◆ **EXTRAIT**
Les humains d’aujourd’hui ont des cerveaux trois fois plus grands que nos ancêtres australopithèques et six fois plus grands que ce qui devrait être le cas pour un mammifère de même taille (González-Forero & Gardner, 2018). Cependant, nous ne savons pas encore exactement ce qui a poussé le cerveau humain à s’étendre à sa taille actuelle.

Seligman, Railton, Baumeister et Sripada (2016) ont suggéré que notre grand cerveau nous permet d’envisager et de planifier l’avenir. Cette capacité cognitive est tellement unique qu’ils ont même proposé de renommer notre espèce Homo Prospectus . Ces auteurs ont concédé que quelques espèces d’animaux présentent des pouvoirs de prospection “inconscients”; cependant, ils ont soutenu que ces animaux pourraient ne pas être capables de penser plus que quelques secondes dans le futur. En revanche, notre grand cerveau nous permet, à la fois “consciemment” et “inconsciemment”, de scruter loin dans le futur. Être humain, c’est donc être futuriste.

◆ **CONSIGNE**
D'après l'extrait, quel nom Seligman, Railton, Baumeister et Sripada ont-ils proposé de donner à notre espèce ? Les lignes qui viennent ensuite forment un matériau indépendant de l'extrait.

◆ **DONNÉES RECUEILLIES**
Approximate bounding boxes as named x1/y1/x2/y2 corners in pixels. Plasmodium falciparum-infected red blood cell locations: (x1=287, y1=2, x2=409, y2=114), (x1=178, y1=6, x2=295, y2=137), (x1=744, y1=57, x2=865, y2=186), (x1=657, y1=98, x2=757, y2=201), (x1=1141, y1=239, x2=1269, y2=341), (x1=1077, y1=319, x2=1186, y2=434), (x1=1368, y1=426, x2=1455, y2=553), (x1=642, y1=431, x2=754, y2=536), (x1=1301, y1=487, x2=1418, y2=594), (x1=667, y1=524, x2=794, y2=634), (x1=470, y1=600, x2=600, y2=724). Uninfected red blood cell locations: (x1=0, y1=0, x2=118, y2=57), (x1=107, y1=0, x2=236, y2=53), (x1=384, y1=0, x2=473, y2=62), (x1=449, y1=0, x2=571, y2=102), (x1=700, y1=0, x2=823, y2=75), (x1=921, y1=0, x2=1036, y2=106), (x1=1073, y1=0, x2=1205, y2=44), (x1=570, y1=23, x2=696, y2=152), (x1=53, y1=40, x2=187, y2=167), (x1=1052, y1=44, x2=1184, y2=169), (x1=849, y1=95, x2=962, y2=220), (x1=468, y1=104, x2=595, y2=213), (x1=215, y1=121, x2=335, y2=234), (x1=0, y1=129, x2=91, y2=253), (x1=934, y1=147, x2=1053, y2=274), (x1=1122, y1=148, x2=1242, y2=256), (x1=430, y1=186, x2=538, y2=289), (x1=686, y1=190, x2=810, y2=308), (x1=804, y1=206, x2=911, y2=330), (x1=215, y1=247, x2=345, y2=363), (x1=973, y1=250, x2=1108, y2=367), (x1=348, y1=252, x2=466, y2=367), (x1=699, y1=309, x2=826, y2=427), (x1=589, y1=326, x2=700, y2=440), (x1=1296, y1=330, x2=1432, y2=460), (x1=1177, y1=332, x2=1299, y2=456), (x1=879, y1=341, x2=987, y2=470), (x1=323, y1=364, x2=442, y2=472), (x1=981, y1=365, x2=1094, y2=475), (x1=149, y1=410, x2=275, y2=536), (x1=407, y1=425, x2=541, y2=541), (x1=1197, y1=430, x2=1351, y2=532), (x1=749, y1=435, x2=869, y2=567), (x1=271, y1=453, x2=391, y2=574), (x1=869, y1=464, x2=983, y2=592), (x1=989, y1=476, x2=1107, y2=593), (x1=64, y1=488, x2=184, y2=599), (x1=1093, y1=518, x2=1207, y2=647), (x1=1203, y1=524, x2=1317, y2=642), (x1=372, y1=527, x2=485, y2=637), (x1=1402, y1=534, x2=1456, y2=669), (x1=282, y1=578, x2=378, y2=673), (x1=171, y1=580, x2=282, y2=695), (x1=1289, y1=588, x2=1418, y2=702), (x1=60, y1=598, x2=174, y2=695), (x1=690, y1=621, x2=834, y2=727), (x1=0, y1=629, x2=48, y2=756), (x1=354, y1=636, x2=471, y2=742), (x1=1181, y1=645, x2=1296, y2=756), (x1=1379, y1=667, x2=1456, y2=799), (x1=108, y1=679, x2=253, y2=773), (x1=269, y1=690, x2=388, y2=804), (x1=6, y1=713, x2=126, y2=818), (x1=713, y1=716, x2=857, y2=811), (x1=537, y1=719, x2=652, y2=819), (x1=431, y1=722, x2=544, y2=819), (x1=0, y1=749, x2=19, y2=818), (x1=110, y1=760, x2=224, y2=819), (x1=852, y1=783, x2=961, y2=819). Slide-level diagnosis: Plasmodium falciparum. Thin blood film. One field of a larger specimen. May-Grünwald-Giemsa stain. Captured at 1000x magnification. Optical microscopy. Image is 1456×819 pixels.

◆ **RÉPONSE ATTENDUE**
Homo Prospectus.